Excerpted records START
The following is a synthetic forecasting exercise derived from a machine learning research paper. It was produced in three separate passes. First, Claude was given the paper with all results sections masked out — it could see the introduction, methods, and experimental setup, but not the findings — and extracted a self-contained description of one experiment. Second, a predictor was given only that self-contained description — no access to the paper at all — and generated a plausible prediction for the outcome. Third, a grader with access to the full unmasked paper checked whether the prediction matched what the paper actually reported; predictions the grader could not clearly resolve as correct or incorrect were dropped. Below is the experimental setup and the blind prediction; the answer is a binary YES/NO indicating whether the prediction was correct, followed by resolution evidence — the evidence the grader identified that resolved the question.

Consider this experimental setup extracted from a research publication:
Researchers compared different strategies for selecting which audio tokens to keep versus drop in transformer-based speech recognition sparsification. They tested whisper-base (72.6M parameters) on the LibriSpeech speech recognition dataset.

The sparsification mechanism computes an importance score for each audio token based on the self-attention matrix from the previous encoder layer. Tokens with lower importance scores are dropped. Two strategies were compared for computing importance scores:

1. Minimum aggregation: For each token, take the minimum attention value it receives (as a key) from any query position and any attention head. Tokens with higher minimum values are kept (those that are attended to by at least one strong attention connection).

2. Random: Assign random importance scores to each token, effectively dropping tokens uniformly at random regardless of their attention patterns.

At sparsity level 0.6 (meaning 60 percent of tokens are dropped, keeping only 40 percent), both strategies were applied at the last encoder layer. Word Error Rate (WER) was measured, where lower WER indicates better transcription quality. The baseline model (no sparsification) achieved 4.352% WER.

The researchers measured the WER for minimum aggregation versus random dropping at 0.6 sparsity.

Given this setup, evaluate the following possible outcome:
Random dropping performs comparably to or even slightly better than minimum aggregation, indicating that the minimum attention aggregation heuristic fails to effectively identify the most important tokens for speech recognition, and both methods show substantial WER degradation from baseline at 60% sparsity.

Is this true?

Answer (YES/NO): NO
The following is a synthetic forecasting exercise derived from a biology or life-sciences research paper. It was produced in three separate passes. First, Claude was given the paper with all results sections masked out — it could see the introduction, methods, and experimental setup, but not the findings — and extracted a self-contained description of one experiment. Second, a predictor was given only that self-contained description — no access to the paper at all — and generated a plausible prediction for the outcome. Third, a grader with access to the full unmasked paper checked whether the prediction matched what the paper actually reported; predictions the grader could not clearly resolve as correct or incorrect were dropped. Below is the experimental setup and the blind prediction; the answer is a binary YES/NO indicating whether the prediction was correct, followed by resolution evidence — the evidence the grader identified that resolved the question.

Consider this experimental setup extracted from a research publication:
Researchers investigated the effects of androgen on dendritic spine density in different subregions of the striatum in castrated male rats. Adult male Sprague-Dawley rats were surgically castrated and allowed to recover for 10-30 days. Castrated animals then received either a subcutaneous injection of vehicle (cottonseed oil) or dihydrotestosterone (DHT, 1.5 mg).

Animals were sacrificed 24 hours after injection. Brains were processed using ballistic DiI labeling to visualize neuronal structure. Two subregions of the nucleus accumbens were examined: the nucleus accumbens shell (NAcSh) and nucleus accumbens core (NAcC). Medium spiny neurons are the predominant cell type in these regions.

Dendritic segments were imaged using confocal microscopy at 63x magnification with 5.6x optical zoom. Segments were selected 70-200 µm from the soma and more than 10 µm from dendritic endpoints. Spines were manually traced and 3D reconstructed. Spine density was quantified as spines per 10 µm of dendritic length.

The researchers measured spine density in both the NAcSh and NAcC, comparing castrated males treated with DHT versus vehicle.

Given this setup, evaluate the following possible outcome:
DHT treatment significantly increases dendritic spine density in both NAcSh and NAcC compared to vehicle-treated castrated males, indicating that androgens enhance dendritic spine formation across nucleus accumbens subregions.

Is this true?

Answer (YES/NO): NO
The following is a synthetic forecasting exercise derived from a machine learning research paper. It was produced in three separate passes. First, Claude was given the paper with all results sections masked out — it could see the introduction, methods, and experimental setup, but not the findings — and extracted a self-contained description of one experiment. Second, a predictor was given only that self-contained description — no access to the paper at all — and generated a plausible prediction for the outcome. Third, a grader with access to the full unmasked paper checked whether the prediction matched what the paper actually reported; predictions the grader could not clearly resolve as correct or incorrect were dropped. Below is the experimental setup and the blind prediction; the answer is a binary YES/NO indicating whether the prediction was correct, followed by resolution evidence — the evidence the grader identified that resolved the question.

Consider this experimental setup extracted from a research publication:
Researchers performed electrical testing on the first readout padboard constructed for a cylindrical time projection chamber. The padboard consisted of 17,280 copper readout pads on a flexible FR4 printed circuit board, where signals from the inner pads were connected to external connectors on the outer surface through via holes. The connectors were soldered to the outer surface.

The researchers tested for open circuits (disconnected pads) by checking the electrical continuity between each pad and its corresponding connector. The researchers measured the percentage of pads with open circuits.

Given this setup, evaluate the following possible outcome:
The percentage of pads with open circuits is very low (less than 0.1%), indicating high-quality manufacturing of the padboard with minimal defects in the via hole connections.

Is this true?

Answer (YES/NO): NO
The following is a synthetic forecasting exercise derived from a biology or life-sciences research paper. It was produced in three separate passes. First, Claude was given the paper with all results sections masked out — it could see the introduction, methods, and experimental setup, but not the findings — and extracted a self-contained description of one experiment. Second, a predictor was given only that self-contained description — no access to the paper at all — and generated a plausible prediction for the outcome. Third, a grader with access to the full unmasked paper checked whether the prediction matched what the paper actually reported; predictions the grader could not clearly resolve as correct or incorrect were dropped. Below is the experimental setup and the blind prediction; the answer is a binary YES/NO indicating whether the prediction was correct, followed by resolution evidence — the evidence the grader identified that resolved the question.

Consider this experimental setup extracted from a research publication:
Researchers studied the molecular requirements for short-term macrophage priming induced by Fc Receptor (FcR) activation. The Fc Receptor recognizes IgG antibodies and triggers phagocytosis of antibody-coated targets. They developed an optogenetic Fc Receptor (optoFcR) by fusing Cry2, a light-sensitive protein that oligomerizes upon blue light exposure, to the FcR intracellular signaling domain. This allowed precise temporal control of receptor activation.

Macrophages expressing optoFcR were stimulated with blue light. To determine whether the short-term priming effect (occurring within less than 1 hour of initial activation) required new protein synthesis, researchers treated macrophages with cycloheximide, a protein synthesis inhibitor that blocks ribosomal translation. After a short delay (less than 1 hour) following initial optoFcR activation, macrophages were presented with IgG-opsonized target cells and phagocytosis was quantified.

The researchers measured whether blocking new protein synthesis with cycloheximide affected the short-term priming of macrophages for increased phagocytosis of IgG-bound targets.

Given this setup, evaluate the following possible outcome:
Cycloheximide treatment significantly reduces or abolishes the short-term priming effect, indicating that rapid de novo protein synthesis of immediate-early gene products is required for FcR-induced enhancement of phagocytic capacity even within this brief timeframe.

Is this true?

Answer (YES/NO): NO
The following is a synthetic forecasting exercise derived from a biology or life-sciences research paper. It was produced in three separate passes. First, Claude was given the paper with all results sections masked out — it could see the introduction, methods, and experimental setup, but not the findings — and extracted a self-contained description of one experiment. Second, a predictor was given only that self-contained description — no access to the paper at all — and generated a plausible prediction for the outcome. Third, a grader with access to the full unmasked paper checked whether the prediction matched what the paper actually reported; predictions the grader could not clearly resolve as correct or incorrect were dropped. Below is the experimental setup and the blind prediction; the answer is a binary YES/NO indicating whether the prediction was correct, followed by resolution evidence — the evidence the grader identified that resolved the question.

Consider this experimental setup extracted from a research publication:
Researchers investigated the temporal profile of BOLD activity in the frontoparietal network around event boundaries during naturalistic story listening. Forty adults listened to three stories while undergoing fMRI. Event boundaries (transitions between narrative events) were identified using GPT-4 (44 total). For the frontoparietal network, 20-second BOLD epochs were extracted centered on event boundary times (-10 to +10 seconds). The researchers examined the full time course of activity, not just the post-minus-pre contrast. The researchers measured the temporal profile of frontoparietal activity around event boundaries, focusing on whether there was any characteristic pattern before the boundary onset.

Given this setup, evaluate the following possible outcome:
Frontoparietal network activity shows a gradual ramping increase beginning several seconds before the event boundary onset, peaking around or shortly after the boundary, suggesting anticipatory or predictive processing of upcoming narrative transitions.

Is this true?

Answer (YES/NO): NO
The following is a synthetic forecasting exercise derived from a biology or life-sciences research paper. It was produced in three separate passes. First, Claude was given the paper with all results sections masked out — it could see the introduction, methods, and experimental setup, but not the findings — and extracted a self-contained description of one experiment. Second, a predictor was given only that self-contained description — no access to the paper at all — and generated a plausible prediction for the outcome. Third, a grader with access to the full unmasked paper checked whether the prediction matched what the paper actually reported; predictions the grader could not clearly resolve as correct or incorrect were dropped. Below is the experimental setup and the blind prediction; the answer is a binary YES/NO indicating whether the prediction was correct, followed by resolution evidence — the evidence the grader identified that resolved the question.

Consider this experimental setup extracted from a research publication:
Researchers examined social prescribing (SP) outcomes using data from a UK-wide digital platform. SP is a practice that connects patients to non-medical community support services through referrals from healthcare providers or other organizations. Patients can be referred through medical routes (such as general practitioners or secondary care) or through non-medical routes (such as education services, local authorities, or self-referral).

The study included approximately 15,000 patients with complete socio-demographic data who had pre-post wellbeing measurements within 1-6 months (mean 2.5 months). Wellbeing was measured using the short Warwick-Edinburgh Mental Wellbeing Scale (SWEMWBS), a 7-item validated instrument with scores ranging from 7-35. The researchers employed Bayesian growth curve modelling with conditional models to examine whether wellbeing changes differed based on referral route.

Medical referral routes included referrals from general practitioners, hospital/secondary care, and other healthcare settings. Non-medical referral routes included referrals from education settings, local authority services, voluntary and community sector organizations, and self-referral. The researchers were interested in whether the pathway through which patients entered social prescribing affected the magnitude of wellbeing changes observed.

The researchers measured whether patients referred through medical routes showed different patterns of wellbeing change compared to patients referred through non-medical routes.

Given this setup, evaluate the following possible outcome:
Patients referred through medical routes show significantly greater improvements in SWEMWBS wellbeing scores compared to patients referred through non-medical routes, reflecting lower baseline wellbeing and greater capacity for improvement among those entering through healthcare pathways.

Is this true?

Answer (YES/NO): NO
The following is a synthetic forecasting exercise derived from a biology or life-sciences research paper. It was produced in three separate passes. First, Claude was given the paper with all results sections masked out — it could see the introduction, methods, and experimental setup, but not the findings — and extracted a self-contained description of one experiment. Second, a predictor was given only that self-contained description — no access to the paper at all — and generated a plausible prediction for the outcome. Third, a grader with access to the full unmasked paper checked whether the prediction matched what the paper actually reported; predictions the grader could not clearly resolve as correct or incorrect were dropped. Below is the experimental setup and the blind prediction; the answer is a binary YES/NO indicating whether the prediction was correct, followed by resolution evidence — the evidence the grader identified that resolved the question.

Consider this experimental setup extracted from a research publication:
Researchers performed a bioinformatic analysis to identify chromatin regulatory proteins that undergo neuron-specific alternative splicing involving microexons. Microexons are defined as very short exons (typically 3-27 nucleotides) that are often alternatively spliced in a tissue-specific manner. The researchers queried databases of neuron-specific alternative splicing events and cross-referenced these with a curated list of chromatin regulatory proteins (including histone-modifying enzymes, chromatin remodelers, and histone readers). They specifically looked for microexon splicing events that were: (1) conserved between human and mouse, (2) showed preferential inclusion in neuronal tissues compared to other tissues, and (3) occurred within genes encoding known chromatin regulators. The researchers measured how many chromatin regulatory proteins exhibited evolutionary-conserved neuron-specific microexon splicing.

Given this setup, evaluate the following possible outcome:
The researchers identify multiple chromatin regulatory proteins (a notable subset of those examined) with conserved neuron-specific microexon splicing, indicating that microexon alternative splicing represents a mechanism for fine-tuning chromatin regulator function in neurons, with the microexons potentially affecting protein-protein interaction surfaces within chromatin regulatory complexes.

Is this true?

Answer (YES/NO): NO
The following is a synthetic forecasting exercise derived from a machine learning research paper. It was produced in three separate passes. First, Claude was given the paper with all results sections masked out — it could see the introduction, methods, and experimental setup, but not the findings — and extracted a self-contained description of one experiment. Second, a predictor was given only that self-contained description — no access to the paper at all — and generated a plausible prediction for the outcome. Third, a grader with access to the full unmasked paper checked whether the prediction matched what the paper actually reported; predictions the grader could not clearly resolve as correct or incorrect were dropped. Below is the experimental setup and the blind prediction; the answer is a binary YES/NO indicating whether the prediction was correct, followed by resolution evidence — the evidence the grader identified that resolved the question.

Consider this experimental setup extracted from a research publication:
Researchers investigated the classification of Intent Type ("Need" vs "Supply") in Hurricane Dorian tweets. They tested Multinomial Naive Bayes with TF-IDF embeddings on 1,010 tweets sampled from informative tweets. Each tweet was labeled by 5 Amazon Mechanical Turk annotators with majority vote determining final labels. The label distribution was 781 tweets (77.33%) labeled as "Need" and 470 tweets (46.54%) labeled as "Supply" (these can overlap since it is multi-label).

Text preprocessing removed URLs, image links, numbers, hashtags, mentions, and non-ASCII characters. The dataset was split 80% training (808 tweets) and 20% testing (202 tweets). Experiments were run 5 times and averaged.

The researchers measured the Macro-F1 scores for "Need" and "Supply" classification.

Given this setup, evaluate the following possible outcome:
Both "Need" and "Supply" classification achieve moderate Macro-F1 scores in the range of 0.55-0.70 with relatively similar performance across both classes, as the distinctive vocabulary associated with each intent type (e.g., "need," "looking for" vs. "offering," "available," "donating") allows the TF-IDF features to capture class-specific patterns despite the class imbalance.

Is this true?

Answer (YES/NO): YES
Excerpted records END
# Task
Scan the data above, find each line with "optoFcR", and copy it.

# Task output
Researchers studied the molecular requirements for short-term macrophage priming induced by Fc Receptor (FcR) activation. The Fc Receptor recognizes IgG antibodies and triggers phagocytosis of antibody-coated targets. They developed an optogenetic Fc Receptor (optoFcR) by fusing Cry2, a light-sensitive protein that oligomerizes upon blue light exposure, to the FcR intracellular signaling domain. This allowed precise temporal control of receptor activation.
Macrophages expressing optoFcR were stimulated with blue light. To determine whether the short-term priming effect (occurring within less than 1 hour of initial activation) required new protein synthesis, researchers treated macrophages with cycloheximide, a protein synthesis inhibitor that blocks ribosomal translation. After a short delay (less than 1 hour) following initial optoFcR activation, macrophages were presented with IgG-opsonized target cells and phagocytosis was quantified.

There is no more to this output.